Getting Real with Kira Hazledine
Let’s start with privilege. People get up in arms about the word, as if they can help what they were born into. Genetics, society, whatever. You’re right, you can’t.
Which is exactly why it’s so important to own it.
Privilege isn’t stating that life for you is never hard. It’s saying that life for you is never hard for a particular reason. Like in motherhood, life isn’t hard for me because I’m thin. Life is hard for me in other ways, but my weight has nothing to do with how I might be oppressed as a woman and a person.
So, it needs to be owned. I have thin privilege, and here is why it’s so important that the mothers with that same privilege need to be kicking and screaming about the status quo of postpartum bodies.
I’ve never known the struggle of “losing the baby weight” yet I hear society demanding that it be done in a matter of weeks, if not months. I’ve never dealt with the apron that develops after a c-section, or diastis recti that can prevent a woman from losing that baby pouch. Yet, women are expected to heal, get back to work, maintain the house, or whatever it is that society asks for.
This is NOT to say I haven’t dealt with my own self-image issues postpartum. This is NOT to say that I do not personally struggle. This is acknowledging that society does not see me differently. I am not shamed for not having “bounced back.” No one is asking when I’m gonna pick up working out again or setting a healthy example for my children.

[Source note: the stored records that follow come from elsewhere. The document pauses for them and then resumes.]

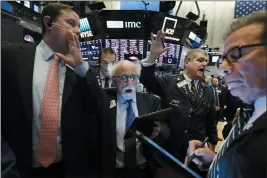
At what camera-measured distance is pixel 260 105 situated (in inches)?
33.3

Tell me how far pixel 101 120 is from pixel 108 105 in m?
0.14

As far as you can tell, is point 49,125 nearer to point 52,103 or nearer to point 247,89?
point 52,103

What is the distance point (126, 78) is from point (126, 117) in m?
0.31

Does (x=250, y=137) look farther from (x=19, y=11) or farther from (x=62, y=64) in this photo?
(x=19, y=11)

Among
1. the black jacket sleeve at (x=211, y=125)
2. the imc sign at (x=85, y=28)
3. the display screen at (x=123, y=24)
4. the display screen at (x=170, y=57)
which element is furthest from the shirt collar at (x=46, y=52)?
the display screen at (x=170, y=57)

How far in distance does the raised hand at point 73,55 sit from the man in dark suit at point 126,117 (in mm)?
459

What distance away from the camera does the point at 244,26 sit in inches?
34.7

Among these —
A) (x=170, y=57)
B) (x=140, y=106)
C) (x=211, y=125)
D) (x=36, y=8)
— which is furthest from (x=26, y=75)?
(x=36, y=8)

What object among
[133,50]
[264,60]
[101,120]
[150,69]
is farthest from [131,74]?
[133,50]

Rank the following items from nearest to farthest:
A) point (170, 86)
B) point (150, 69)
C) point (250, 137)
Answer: point (250, 137) < point (150, 69) < point (170, 86)

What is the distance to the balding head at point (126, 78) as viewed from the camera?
1913mm

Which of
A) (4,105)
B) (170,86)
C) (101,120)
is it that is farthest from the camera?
(170,86)

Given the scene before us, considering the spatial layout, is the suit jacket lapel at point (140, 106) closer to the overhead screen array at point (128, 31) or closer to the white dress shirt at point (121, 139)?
the white dress shirt at point (121, 139)

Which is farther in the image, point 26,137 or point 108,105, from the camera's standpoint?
point 108,105
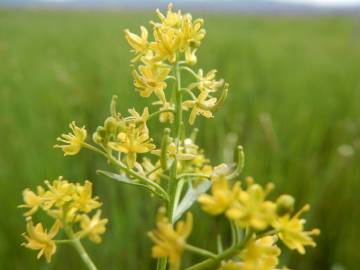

What I need to do with the privilege that I have is speak when other women are backed into a corner. Speak for the woman ahead of me in the grocery store when some ignorant person asks when she’s due, with a small baby in the carrier in plain sight. Chide other women with thin privilege that boast about the weight “just falling off” as they continue to rant about how they just don’t understand why it’s so hard for other women. Obviously, they didn’t breastfeed, right?
Except, not, you twatwaffle. Perhaps that mom is struggling with PPD, and healthy eating, or eating at all, isn’t the top of the list. Maybe that mom is a single mother, with no time to do anything except work, pick up kids from daycare, and swing through the drive thru. That mom might have a serious medical condition that prevents exercise and the medication that keeps her out of the hospital causes her to gain weight.
YOU DON’T KNOW HER STORY. And more importantly, a woman’s worth is not tied to her weight.
It’s time to acknowledge that every mother is a warrior, making the ultimate sacrifice by carrying a child. It changes your body and there are some things that will never bounce back, even with the best diet and exercise regimen.
People with thin privilege need to knock their shit off and speak up against society for the stupid expectations. You may not experience the struggle, but many women around you do. Time to step up for your village.